Document passage:
+++

This article will explain memory configuration in Pivotal Greenplum (GPDB).
Pivotal Greenplum consists of multiple segments. When the query is executed, the query plan is prepared on the master segment and then the query plan is sent and executed on the segments. Every segment executes the query plan by itself (with certain communications happening among segments, of course). When each segment executes the query plan, it will do this with its own memory allocation, its own local transactions, and its own data files.
The total amount of memory a segment is allowed to allocate at any time is controlled by the gp_vmem_protect_limit
. This means that all sessions (session processes) executing at a certain time on a specific segment should not use more than this amount of memory. The next session that crosses the limit will be terminated with the Out of Memory (OOM) VM Protect error. Note that this may not be the session that is hogging most of the memory, but the session that crosses the limit.
Example:
gp_vmem_protect_limit=8GB, Session1: 4GB (running), Session2: 3GB (running) Session3: 1.5GB (terminated with OOM error, crossed the 8GB limit)
To arrive at a gp_vmem_protect_limit
for a particular cluster please use the following link:
http://greenplum.org/calc/Hint: Add 2 to # of primary segments per host to account for any failovers. Physical RAM and swap can be found from command "

+++

Stated problem: Repeat the passage of the Greenplum memory article starting at "Pivotal Greenplum consists" and ending at "own data files.", substituting "execution plan" for "query plan" throughout.

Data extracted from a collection
+++

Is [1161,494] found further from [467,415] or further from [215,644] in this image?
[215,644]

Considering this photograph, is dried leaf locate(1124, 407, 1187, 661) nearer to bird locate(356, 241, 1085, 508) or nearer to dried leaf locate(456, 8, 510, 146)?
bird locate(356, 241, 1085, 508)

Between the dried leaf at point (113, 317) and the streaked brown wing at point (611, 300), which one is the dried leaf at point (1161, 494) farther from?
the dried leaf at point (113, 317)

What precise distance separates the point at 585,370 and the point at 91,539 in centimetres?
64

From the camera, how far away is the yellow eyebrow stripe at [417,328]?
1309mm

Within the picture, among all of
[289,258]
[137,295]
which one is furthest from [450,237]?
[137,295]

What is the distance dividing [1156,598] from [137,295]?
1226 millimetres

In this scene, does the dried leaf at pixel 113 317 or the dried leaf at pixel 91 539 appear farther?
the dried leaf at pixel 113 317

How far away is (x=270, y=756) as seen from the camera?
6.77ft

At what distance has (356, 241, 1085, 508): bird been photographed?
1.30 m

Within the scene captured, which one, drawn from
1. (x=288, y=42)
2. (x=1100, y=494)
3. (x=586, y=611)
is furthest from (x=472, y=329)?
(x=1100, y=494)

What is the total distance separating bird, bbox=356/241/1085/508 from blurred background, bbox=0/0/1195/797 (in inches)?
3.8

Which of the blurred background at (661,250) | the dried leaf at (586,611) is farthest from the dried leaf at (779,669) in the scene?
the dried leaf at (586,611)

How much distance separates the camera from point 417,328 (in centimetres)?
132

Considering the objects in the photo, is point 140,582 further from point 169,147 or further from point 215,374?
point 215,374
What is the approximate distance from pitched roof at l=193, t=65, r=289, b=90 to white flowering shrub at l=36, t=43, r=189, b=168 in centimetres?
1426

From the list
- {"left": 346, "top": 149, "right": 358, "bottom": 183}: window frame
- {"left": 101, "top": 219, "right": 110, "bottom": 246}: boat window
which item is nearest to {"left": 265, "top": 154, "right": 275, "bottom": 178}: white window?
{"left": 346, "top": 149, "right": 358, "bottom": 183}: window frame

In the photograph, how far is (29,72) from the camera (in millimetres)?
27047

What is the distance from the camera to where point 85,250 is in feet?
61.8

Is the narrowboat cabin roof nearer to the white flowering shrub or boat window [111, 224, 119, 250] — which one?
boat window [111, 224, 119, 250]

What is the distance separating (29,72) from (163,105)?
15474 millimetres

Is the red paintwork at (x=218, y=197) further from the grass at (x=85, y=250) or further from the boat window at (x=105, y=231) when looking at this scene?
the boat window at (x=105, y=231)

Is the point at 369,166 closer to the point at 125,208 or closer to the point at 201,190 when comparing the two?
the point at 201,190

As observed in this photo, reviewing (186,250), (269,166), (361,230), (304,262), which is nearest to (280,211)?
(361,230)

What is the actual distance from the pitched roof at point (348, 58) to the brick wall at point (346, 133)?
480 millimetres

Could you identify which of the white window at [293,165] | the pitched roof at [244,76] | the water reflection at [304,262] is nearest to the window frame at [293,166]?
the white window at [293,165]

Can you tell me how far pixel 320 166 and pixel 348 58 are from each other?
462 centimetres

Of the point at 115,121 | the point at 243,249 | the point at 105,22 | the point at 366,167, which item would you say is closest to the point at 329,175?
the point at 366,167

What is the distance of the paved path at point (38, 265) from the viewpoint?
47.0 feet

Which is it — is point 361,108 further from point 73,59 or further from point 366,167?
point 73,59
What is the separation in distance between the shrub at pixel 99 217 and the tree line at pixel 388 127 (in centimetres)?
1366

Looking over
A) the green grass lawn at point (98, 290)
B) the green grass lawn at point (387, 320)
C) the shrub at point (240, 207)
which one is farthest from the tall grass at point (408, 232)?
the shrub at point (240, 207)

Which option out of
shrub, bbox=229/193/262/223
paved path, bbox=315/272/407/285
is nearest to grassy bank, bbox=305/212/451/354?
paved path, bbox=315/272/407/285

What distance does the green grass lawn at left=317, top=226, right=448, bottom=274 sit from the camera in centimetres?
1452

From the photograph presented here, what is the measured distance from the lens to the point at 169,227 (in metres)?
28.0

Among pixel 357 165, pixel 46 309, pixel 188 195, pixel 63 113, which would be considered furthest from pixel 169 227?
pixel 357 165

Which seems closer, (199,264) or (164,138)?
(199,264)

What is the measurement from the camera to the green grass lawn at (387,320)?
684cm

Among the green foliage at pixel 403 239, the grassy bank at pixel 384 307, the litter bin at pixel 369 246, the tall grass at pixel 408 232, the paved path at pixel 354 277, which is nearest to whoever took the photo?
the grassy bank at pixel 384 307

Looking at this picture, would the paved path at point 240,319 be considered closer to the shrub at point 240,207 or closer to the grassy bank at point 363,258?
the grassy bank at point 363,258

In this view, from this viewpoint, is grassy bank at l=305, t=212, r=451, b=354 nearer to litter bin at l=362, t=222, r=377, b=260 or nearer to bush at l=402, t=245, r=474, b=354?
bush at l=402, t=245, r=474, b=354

+++

Response to the task:
Pivotal Greenplum consists of multiple segments. When the query is executed, the execution plan is prepared on the master segment and then the execution plan is sent and executed on the segments. Every segment executes the execution plan by itself (with certain communications happening among segments, of course). When each segment executes the execution plan, it will do this with its own memory allocation, its own local transactions, and its own data files.